> **WHAT YOU WILL DO**:
Copy the data from the line containing "If you look" down through the line containing "62.8 meters", changing "american flag" to "US flag" and leaving everything else the same.

> **SUPPLIED DATA**:
☆ ☆ ☆ ☆ ☆

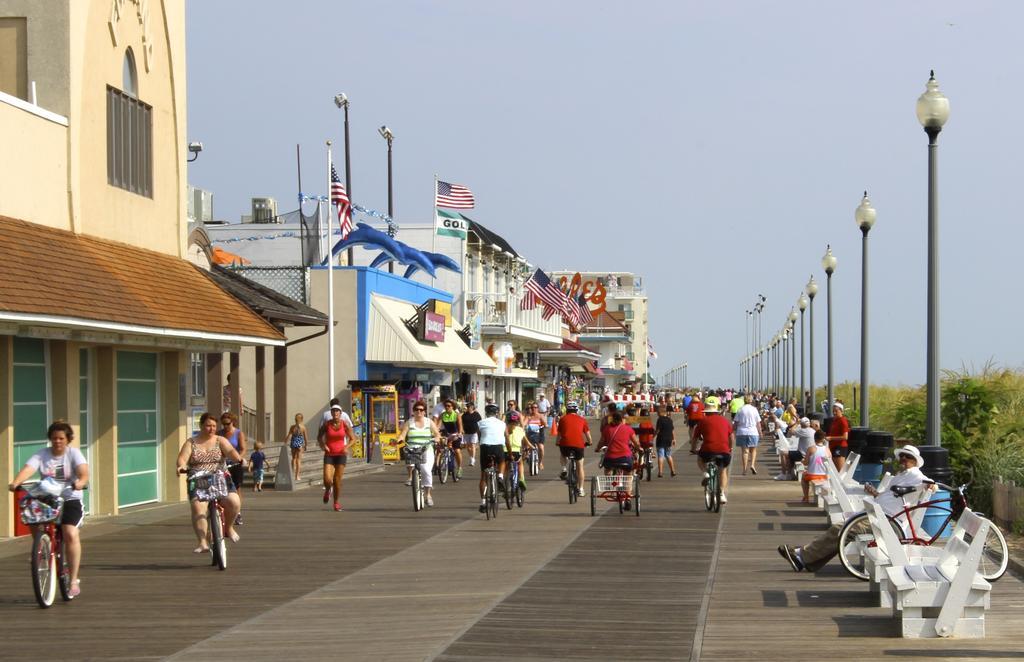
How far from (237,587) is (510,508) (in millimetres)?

☆ ☆ ☆ ☆ ☆

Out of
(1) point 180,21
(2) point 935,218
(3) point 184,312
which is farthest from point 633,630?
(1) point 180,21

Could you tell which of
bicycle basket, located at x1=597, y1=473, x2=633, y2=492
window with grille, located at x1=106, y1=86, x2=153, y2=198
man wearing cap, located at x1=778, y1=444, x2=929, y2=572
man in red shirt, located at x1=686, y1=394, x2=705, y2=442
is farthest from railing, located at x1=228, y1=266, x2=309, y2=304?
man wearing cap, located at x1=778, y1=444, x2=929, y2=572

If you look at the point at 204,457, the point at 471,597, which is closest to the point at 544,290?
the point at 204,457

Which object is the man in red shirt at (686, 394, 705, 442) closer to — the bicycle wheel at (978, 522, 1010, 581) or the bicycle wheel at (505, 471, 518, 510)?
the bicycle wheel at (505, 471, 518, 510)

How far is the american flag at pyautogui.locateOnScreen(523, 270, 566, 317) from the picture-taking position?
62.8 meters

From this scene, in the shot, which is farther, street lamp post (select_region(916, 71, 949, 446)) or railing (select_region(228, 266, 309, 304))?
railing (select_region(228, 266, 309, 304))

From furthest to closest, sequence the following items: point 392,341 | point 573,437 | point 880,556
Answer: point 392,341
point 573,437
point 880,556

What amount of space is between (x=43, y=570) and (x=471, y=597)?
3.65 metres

☆ ☆ ☆ ☆ ☆

> **SOLUTION TO THIS TASK**:
If you look at the point at 204,457, the point at 471,597, which is closest to the point at 544,290?
the point at 204,457

Which object is the man in red shirt at (686, 394, 705, 442) closer to — the bicycle wheel at (978, 522, 1010, 581) or the bicycle wheel at (505, 471, 518, 510)?
the bicycle wheel at (505, 471, 518, 510)

How far is the US flag at pyautogui.locateOnScreen(523, 270, 566, 317) from the picture-taking position?
62.8 meters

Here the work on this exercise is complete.